En Pascual Márquez, 109, se arranca José Manuel Soto, náufrago de la Feria, mientras Sara, con su traje de flamenca rosa, se echa un rebujito entre el bullicio de la caseta de «Los del 907», disimuladamente. La pantera rosa por sevillanas. Igual que los zahoríes saben encontrar el agua, el feriante sabe encontrar el fino.

En Sánchez Mejías, 50, en «Los Palillos», Patricia estrena traje con el afán de sorprender a Juanito, aficionado a, «en llegando a cierto punto de la noche», hacerse con algún artilugio de ésos -flores o espadas luminiscentes- que venden los chinos, inventores de la brújula, la pólvora y la imprenta.

En la caseta de la Asociación de la Prensa, heredera de Gutemberg y «el chinaje», se hunde el tablao mientras bailan sevillanas. Metáfora de «la que está cayendo» en el sector y en el país y «lo que te rondaré morena».

En el Renacimiento, hoy sería la fiesta del «tripalium», que así se llamaba el trabajo y también un instrumento de tortura.
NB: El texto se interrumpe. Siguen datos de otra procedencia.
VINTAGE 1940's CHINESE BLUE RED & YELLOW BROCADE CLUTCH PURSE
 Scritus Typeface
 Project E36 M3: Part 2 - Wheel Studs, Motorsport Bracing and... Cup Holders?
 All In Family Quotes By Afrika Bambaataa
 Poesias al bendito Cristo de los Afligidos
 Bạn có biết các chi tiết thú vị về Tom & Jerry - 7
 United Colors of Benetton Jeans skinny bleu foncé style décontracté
El sevillano, que sabe latín, en Feria muta en hombre vitruviano, capaz de la cuadratura del círculo; de multiplicar el tiempo y las fuerzas para la fiesta y el trabajo. Ocio y negocio (nec-otium) unidos. El Renacimiento en Los Remedios. El feriante no acaba de morir y renace de los alberos de la Feria. Hoy y mañana y pasado sigue la fiesta. Renacer ferial. El domingo, fuegos. Y cenizas.